Digital Preservation: What and whom are we saving?

The SXSWi panel on Digital Preservation and Blogs was very informative and a bit overwhelming. Carrie Bickner-Zeldman's first question was about whether it's already too late to be saving the early weblogs, and that was a bit sobering at 10AM on a Monday morning.

I liked the information provided on experiments about preserving blogs. Like many preservation projects questions arose about what is worth saving. I liked the personal stories about starting and keeping blogs going. To a question about updating past blog posts, Alison Headley said "Blogging is publishing; I don't take back." But some people do "take back". There is no accounting for ....

Questions about what parts of a blog to preserve included this one: Is the CSS important? This is interesting: apparently blogs have parts, so is there some standard model of a weblog that can apply to the diverse instances? I don't think this is figured out.

Josh Greenberg, a historian, was concerned about what to save. Since we don't really have any idea what will be important in the future, we should save everything. But the questions about blog parts show just how difficult it is to decide what needs to be saved. And once we've decided on what, there are the pesky questions of how, and then the work of establishing a workable practice. Right, and then how would I actually learn about this practice, and finally, would I really use it?

I found myself wondering if we're not getting a bit too obsessed with preservation when we talk about weblogs. Is everything worth saving? In addition to what is being saved I'm wondering who is being saved? Am I hoping for a certain kind of immortality by blogging? There's a line in the Sherlock Holmes story that revolves around breaking a code where Holmes says to Watson "What one man can invent another can discover." Maybe it would be nice to save everything, if we could figure it out. But is it really necessary? I don't know.

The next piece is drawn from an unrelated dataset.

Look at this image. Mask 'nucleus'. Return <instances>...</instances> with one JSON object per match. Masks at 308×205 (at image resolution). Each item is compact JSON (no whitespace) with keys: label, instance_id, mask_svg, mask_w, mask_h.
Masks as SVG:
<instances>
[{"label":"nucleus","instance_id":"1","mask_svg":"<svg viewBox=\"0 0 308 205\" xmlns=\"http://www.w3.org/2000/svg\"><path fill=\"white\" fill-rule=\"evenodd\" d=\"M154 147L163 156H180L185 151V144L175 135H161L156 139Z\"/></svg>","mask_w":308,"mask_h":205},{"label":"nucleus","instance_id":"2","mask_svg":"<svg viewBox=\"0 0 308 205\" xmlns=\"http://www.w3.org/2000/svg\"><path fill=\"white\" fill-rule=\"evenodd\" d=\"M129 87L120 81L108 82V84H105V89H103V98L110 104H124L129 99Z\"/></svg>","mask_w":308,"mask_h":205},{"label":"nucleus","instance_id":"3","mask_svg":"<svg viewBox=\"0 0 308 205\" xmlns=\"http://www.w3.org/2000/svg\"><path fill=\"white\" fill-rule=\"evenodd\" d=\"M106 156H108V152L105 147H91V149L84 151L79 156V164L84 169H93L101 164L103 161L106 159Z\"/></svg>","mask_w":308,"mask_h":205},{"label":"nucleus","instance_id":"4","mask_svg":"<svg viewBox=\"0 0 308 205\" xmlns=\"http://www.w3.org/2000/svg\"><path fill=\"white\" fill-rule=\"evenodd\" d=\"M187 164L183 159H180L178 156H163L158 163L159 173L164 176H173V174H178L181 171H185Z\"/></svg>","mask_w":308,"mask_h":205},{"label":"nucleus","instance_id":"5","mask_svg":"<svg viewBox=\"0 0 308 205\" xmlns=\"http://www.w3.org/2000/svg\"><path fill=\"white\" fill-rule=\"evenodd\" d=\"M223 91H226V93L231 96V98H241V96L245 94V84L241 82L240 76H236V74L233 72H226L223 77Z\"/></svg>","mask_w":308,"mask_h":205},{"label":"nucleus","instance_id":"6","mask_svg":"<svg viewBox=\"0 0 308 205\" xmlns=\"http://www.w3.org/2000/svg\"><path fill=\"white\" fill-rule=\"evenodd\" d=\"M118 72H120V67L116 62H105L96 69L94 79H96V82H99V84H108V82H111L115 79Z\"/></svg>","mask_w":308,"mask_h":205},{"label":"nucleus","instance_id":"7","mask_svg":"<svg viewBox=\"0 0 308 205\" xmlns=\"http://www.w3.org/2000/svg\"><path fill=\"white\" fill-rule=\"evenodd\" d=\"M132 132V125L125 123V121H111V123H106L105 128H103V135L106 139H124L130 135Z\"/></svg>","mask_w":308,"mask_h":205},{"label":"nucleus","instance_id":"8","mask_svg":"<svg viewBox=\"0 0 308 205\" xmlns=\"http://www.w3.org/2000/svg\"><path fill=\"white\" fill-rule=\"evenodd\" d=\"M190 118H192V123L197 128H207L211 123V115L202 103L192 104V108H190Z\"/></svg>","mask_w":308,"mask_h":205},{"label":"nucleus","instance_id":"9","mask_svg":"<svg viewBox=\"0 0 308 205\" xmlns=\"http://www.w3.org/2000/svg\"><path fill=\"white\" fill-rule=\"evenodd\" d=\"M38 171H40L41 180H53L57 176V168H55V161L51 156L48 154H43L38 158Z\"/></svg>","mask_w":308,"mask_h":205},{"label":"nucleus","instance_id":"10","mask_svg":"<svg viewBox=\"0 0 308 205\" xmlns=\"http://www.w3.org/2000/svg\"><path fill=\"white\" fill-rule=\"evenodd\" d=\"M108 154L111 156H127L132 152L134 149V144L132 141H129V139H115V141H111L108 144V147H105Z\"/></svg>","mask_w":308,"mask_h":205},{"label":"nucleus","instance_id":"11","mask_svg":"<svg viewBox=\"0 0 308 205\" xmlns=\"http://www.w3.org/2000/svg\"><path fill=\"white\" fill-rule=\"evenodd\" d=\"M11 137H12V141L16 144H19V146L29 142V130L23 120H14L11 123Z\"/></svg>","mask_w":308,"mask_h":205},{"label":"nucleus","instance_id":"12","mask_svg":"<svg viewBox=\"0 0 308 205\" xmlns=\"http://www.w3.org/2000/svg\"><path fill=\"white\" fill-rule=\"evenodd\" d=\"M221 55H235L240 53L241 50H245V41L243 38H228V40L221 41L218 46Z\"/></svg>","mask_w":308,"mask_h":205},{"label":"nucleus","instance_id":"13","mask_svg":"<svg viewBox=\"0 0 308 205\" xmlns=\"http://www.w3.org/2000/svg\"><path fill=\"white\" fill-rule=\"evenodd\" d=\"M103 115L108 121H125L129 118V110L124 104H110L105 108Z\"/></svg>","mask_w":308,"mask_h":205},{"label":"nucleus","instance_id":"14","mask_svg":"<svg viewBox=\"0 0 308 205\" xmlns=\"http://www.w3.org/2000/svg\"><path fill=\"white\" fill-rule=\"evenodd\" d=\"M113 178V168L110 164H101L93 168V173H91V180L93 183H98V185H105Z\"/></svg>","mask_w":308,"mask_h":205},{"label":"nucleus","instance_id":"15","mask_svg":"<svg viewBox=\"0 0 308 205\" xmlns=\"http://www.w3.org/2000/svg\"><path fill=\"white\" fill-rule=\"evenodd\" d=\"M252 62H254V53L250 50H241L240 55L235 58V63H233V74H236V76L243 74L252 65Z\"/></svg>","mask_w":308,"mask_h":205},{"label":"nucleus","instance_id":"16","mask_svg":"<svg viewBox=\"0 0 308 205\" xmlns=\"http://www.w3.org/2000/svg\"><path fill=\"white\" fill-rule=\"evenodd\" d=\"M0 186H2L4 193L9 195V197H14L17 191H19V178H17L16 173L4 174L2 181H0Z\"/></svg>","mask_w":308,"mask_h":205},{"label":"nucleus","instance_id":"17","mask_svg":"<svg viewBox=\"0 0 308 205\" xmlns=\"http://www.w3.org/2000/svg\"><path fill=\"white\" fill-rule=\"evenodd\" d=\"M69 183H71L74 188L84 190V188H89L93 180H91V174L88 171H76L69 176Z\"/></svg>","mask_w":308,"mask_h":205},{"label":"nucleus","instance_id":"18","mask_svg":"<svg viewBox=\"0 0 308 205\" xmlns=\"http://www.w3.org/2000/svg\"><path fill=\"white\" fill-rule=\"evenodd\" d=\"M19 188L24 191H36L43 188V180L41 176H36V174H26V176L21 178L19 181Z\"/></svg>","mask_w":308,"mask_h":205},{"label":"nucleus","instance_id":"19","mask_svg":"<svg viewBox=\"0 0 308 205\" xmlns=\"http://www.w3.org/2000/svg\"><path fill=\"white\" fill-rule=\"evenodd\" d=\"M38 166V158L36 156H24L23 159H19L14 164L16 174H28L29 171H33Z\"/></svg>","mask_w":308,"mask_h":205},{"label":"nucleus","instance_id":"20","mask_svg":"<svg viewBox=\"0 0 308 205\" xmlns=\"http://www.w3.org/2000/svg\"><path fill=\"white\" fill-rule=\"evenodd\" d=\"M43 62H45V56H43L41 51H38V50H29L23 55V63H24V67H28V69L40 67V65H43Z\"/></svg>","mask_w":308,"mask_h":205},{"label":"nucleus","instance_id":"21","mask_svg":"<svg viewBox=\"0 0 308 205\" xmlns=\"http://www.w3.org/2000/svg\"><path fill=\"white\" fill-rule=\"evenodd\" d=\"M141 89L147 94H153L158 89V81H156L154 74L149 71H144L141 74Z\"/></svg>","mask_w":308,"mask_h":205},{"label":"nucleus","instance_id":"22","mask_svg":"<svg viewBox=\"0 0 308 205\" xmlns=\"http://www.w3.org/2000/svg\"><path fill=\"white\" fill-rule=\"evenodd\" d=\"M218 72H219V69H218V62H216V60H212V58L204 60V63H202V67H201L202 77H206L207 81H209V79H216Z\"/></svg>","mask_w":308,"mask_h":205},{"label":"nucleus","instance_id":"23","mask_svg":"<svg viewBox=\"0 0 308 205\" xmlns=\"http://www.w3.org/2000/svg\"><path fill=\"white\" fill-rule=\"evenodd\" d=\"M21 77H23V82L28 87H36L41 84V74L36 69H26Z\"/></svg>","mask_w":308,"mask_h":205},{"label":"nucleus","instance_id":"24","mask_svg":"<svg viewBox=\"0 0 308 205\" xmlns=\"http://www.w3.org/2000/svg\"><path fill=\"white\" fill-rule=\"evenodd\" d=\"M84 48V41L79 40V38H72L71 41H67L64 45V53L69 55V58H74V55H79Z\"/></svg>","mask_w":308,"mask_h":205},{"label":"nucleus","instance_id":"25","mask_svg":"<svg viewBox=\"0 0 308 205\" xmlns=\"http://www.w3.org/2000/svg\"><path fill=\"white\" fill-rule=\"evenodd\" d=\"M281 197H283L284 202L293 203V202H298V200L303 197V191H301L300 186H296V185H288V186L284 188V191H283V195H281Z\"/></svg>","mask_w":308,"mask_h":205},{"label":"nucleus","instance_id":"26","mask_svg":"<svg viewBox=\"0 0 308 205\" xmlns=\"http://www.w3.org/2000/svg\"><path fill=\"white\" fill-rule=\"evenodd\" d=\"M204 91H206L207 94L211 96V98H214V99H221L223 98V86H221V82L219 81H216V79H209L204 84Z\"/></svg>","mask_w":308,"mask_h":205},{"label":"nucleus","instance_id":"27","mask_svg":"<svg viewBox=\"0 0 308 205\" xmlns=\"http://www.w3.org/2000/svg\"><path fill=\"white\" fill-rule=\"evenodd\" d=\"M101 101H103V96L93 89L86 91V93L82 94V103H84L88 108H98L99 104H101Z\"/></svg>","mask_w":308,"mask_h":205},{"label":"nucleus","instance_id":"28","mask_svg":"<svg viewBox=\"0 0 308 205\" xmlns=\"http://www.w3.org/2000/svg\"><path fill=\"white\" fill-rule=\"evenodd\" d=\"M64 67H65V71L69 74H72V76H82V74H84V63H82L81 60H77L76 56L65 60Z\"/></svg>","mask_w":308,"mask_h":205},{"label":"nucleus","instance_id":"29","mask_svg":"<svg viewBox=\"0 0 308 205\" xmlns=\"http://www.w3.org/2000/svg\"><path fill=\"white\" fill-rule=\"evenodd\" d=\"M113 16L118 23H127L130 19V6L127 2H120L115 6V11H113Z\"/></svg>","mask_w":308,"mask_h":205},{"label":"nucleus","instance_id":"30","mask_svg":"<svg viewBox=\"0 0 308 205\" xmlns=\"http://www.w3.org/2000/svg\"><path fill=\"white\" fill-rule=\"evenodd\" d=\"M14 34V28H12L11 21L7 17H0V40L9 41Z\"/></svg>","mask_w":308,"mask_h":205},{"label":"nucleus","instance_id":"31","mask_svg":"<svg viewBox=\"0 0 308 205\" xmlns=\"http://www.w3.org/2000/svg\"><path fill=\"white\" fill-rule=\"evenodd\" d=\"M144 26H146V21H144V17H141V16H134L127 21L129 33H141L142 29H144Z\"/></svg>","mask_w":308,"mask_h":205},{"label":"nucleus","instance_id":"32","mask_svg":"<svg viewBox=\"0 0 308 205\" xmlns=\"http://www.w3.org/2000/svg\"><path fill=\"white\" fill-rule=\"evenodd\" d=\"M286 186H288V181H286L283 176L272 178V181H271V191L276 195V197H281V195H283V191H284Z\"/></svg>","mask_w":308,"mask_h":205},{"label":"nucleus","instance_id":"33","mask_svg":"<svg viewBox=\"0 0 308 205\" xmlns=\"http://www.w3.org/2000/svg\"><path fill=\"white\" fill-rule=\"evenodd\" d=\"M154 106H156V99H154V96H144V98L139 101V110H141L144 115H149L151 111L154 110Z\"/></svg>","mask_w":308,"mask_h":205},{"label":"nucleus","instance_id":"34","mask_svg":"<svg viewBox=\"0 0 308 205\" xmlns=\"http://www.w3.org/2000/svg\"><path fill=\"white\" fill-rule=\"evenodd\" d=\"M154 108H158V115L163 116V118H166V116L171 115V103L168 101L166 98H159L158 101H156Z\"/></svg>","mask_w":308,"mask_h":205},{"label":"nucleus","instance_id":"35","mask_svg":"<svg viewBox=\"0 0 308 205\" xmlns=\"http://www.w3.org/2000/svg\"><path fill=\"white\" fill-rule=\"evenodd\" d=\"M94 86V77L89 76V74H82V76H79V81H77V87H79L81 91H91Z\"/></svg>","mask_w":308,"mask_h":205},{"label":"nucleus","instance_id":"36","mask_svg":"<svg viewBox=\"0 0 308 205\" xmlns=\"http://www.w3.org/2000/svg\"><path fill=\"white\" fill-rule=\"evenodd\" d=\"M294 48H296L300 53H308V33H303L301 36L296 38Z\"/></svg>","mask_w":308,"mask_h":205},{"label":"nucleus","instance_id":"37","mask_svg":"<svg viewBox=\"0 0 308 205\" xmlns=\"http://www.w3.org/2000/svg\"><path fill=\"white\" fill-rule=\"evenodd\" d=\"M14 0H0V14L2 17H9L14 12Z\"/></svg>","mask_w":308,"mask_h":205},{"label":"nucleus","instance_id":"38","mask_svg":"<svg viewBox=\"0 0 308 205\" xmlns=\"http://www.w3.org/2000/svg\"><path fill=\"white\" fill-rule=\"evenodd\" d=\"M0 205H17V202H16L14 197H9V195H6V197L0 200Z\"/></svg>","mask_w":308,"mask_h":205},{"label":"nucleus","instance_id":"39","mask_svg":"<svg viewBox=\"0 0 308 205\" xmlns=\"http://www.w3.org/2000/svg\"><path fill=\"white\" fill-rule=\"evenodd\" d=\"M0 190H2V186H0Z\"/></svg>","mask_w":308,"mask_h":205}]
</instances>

But on the other hand, I hope that the experiments being done to preserve blogs get publicity. We all have first hand experience of how fragile digital data and information are. So we need stories of what's been tried, and how well it's worked. We need to know about successes and failures. This panel only touched the surface, but blogs are fast becoming tools for all sorts of work. I see them being part of the daily record of scientific research in some fields. How soon before someone is using a blog as a lab notebook (it's probably happening already -- if you know please let me know). I'd like to see this topic revisited next year at SXSW and I'd also like to see it surface at other preservation and archiving meetings.